* **TEXTO**
Eu acompanhei o processo no Ministério Público Federal a partir do laudo do Engenheiro Alec Moura Sampaio que apontava a evolução das mesmas patologias (rachaduras, fissuras e afundamentos) nas casas em todas as regiões dos Flexais de Cima e de Baixo, além das Quebradas em relação aos imóveis evacuados nas áreas vizinhas. As casas que ficaram ilhadas apresentavam os mesmos problemas das que foram incluídas no mapa. Por que essa escolha de deixar essa população para trás?

Há um laudo antropológico com provas contundentes do quanto o modo de vida foi afetado pelo isolamento, pela falta de serviços, pelo medo e pela desestruturação social daquelas comunidades.

O Serviço Geológico do Brasil, numa de suas notas técnicas em março de 2020, foi claro em afirmar que não poderiam haver áreas isoladas ou ilhadas, cercadas por perigos tanto geológicos, quanto de insegurança pública, endemias, pragas e risco ao trafegar por área de alto risco. Esses argumentos foram o estopim para a evacuação de boa parte do Pinheiro e do Bebedouro, lá em 2020. Eu já afirmei para o professor Abelardo, chefe da Defesa Civil, que ele será civil e criminalmente responsável por mortes ou feridos nessas regiões, pois é uma atribuição da Defesa Civil zelar pela segurança daquelas pessoas.

Mas o que esperar da Defesa Civil, se todos os carros, equipamentos e boa parte da sua mão de obra atual é paga pela Braskem?

082: Como tem sido a mobilização das vítimas da Braskem ao longo desses anos? Quais as principais vitórias e o que falta conquistar?

* **DADOS FORNECIDOS**

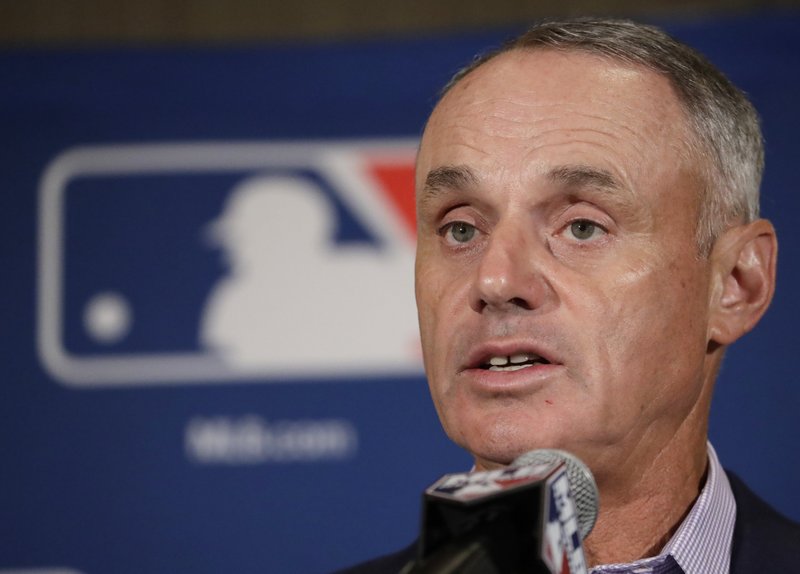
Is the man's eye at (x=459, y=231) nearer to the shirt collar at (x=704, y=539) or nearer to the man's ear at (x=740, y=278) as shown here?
the man's ear at (x=740, y=278)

* **LISTA DE EXERCÍCIOS**
A: Indique se cada afirmação concorda com o texto, respondendo sim ou não e citando literalmente as palavras do texto que decidem: (i) o laudo do engenheiro Alec Moura Sampaio apontava rachaduras, fissuras e afundamentos nas casas dos Flexais; (ii) a nota técnica do Serviço Geológico do Brasil citada no texto é de março de 2021; (iii) o professor Abelardo chefia a Defesa Civil.
B: Por favor, transcreva palavra por palavra o trecho do texto que se inicia pelas palavras que contêm "O Serviço Geológico" e termina em "paga pela Braskem?".
As linhas não são necessárias.

* **RESPOSTAS**
A:
(i) Sim: "apontava a evolução das mesmas patologias (rachaduras, fissuras e afundamentos) nas casas em todas as regiões dos Flexais de Cima e de Baixo".
(ii) Não: "numa de suas notas técnicas em março de 2020".
(iii) Sim: "o professor Abelardo, chefe da Defesa Civil".

B:
O Serviço Geológico do Brasil, numa de suas notas técnicas em março de 2020, foi claro em afirmar que não poderiam haver áreas isoladas ou ilhadas, cercadas por perigos tanto geológicos, quanto de insegurança pública, endemias, pragas e risco ao trafegar por área de alto risco. Esses argumentos foram o estopim para a evacuação de boa parte do Pinheiro e do Bebedouro, lá em 2020. Eu já afirmei para o professor Abelardo, chefe da Defesa Civil, que ele será civil e criminalmente responsável por mortes ou feridos nessas regiões, pois é uma atribuição da Defesa Civil zelar pela segurança daquelas pessoas.

Mas o que esperar da Defesa Civil, se todos os carros, equipamentos e boa parte da sua mão de obra atual é paga pela Braskem?